PUBLIC EDUCATION AND ART PROJECT
Modeling the Reef is an interdisciplinary public education and art project designed by Beatriz Chachamovits to provide access to and awareness of ecological, social, and craft knowledge to middle school students in the Miami Dade County public school system. The project consists of four phases with distinct learning and material outcomes. Students will first discover Miami's underwater ecosystems through an interactive marine ecology lesson followed by a coral sculpting workshop led by Beatriz on how to craft their own ceramic coral sculptures. The work produced by the children will contribute to a large-scale collective reef model which will form a public shoreline art installation. This model will ultimately transition underwater and be sunk into the ocean to serve as a structural base which supports real coral growth.
Like coral, the phases of realizing this community-based artwork grow outwards from the initial education component, with opportunities for new public outreach and discovery at each level. Although the focus of the project is oriented towards the value that artmaking can bring to the kids, the possible reach that a raised ecological awareness on younger generations will have a valuable impact on their families and friends. From there, the public will witness a community-built installation on the beach which can spark conversations between fellow students and passerbys, all of which can have a direct positive effect on the health of our marine ecosystems.
As an environmental artist, my work deals with the decline of the coral reef ecosystems. I make drawings, sculptures and installations that investigates and highlights the main causes of the state that coral reefs are found today.
The phenomena known as coral bleaching, ocean acidification and plastic pollution are the main starting points in discussing the human effects in ocean conservancy.

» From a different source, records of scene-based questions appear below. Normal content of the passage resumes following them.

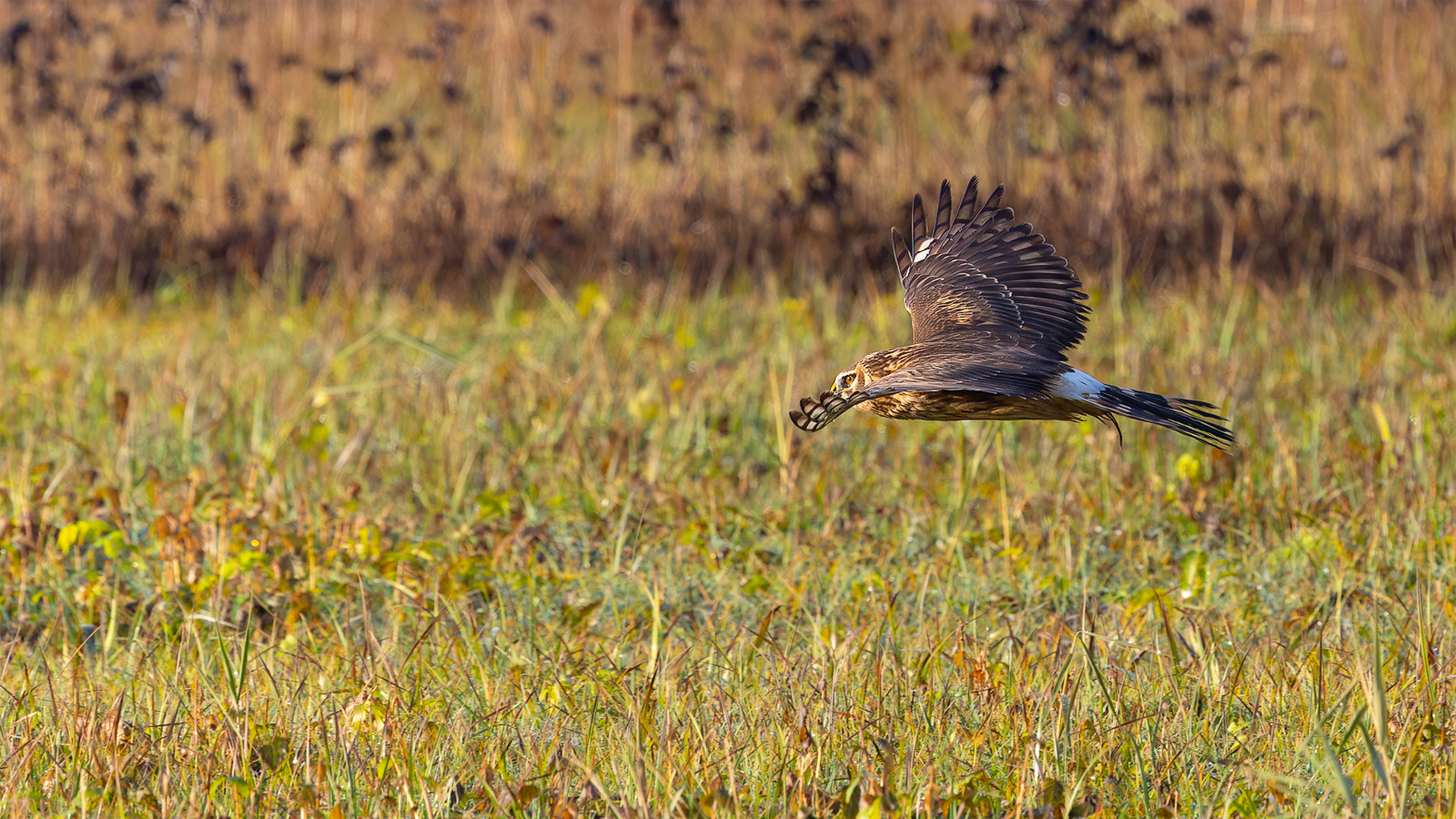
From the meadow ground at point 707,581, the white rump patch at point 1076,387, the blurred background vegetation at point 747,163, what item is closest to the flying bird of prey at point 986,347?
the white rump patch at point 1076,387

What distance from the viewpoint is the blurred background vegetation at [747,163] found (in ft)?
20.7

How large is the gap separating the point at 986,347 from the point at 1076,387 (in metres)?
0.30

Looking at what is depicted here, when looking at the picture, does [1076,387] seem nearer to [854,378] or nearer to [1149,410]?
[1149,410]

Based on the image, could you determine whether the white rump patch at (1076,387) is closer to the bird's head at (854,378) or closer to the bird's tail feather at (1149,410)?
the bird's tail feather at (1149,410)

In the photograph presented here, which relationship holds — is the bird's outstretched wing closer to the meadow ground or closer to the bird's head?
the bird's head

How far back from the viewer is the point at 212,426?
4270 mm

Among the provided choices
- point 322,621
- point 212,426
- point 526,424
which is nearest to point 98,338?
point 212,426

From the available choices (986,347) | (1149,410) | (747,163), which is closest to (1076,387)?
(1149,410)

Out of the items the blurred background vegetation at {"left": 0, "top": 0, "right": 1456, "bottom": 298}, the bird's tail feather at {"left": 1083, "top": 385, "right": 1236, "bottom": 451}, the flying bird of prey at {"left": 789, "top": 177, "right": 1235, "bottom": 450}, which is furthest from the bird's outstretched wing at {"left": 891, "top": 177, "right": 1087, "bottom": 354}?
the blurred background vegetation at {"left": 0, "top": 0, "right": 1456, "bottom": 298}

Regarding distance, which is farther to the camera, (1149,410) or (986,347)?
(986,347)

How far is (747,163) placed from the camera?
6891 mm

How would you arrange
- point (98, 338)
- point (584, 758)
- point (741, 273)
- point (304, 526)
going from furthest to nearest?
point (741, 273) → point (98, 338) → point (304, 526) → point (584, 758)

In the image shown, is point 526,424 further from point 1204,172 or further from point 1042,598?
point 1204,172

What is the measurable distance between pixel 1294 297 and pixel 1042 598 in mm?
2986
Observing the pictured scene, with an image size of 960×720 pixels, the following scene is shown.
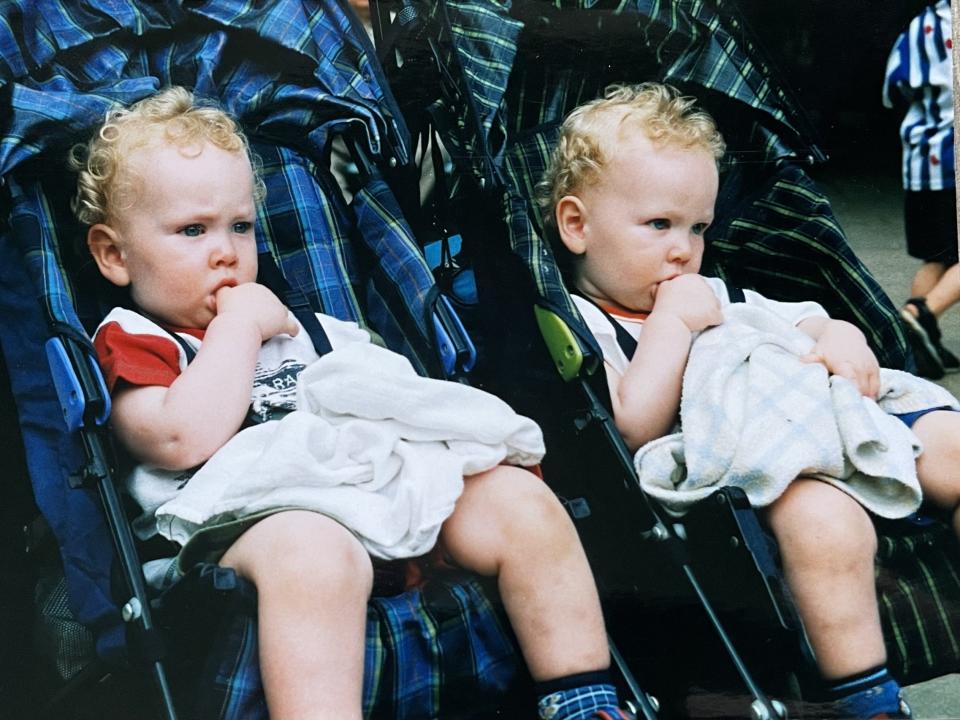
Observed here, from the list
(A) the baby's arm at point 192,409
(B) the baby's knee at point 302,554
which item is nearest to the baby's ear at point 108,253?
(A) the baby's arm at point 192,409

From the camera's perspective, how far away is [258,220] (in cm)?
242

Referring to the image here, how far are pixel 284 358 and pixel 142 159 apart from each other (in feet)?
1.49

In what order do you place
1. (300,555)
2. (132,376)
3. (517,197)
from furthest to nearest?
(517,197), (132,376), (300,555)

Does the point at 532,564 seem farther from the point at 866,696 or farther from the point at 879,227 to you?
the point at 879,227

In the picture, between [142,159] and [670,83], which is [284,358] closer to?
[142,159]

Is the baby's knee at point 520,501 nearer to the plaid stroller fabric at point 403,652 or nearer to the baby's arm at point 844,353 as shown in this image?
the plaid stroller fabric at point 403,652

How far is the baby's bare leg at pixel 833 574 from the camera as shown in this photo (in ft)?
7.21

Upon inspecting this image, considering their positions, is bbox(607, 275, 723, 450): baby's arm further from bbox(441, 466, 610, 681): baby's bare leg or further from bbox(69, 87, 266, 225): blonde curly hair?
bbox(69, 87, 266, 225): blonde curly hair

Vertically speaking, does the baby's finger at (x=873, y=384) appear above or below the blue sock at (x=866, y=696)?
above

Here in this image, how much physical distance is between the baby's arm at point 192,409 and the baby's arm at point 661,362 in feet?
2.33

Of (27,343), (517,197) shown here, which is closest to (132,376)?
(27,343)

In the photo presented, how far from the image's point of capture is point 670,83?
260 centimetres

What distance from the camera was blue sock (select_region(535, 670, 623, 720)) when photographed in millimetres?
2084

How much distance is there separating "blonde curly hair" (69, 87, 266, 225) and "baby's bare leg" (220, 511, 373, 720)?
0.71 m
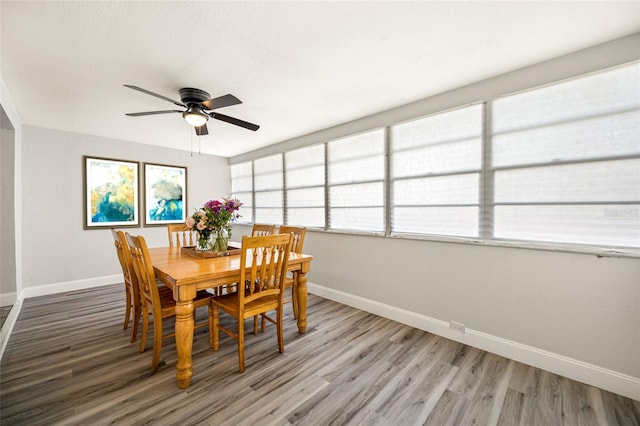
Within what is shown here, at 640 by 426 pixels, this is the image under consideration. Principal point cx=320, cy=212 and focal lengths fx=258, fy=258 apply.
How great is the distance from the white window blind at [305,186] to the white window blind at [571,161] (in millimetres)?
2269

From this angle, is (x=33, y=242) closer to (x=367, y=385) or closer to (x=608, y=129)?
(x=367, y=385)

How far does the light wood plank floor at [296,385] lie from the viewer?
63.9 inches

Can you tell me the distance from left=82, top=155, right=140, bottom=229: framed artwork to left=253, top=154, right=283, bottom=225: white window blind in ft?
6.78

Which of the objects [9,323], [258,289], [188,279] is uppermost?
[188,279]

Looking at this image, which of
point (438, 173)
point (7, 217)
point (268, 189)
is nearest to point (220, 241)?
point (268, 189)

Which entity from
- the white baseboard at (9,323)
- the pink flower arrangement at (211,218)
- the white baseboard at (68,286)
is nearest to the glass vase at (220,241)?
the pink flower arrangement at (211,218)

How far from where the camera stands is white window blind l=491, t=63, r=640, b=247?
181 cm

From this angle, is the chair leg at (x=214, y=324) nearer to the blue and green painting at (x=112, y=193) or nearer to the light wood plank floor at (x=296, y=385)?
the light wood plank floor at (x=296, y=385)

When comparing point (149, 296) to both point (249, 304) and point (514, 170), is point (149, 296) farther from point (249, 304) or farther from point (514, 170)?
point (514, 170)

I invite the public to discover a complex biological network, where the concept of ecosystem is materialized through organization, symmetry and repetition.
My recent and interactive pieces (like, how to dry kill, to kill with water and to replenish with water) deals with the ephemeral state of the work and its forever changing quality, much like the ocean itself. It creates kinship with the creatures of the reef, a direct bodily experience to raise awareness and responsibility of this most powerful and endangered ecosystem.
Like the reef itself, my work uses a number of underlying structures – interdependence, diversity and scale – to organize collective empathy. My main interest is to study these phenomena to create dry dives, a way of showing a vailed ecosystem internal to our planet that most people don’t have access to. I am especially interested in endangered species and how to translate scientific based studies into visual arts.
My most recent activity on mitigating strategies for ocean conservancy is creating sculptures that functions as artificial reefs so they can perform their crucial role in deflating the tourism on natural reefs, in providing new structures for corals to attach and grow, generating nursing spaces and new homes for so many reef animals and in helping control sea level rise in coral depleted areas.